- _Dataset section_:
*****
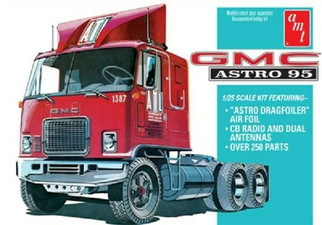 AMT1140 AMT GMC Astro 95 Truck Tractor 1/25 Scale Plastic Model Kit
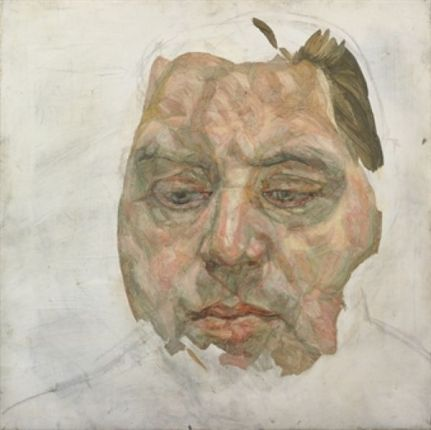 Francis Bacon, 1956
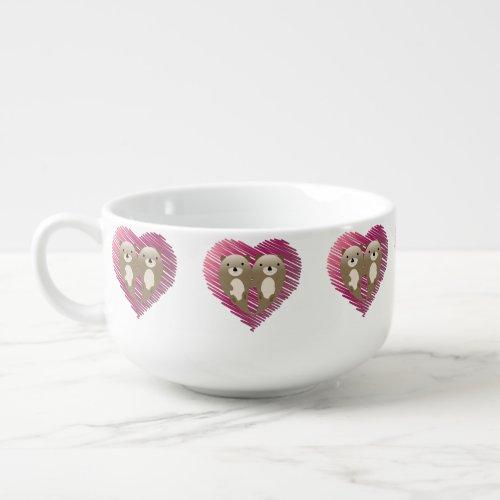 Cute Floating Otters in Love Soup Mug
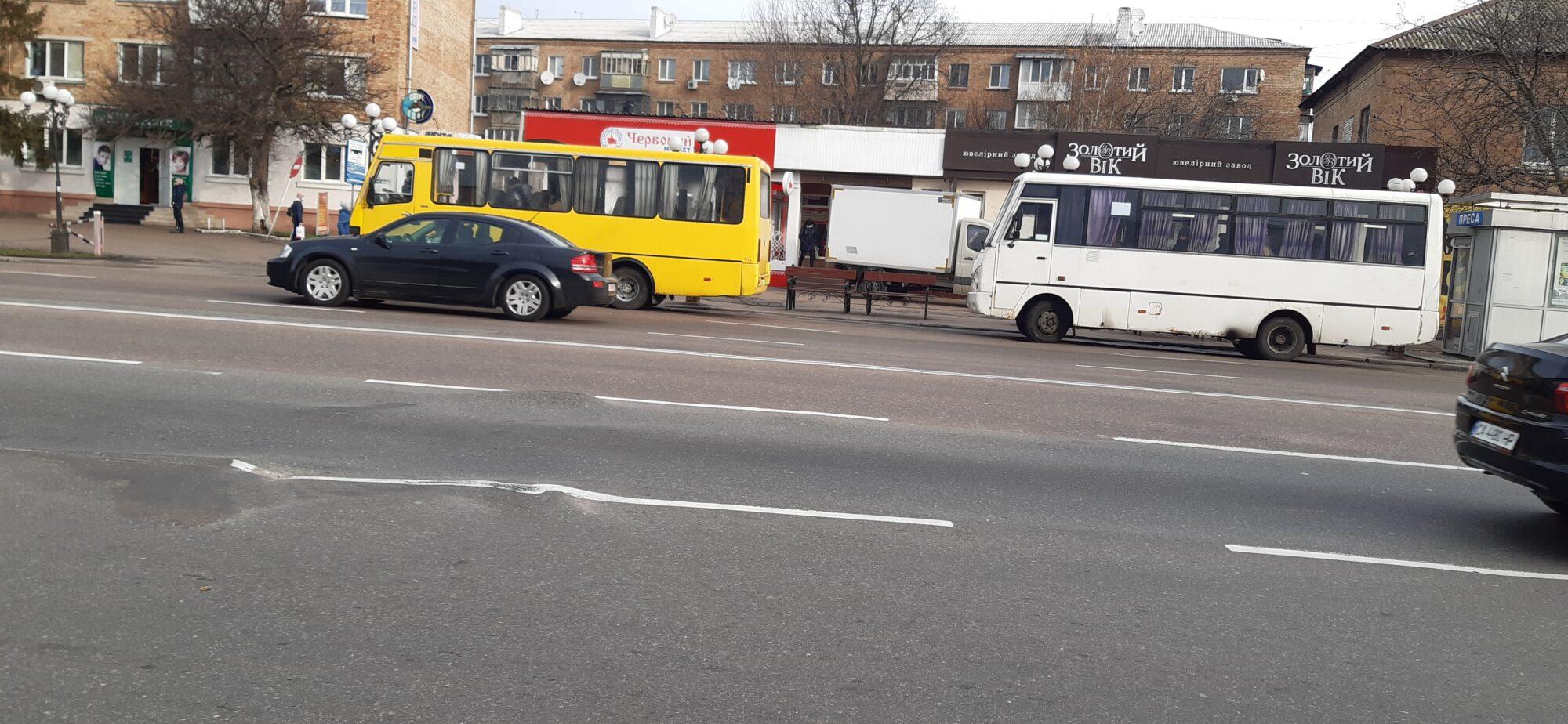 На дорогах Борисполя запрацювала система відеонагляду - - 20201130 111702 2000x924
*****
- _Your task_: Pictures are to be dropped, and the lines from the line with "Cute Floating Otters in Love Soup Mug" through the end of the material above are to be reproduced exactly.

- _Solution to this exercise_:
 Cute Floating Otters in Love Soup Mug
 На дорогах Борисполя запрацювала система відеонагляду - - 20201130 111702 2000x924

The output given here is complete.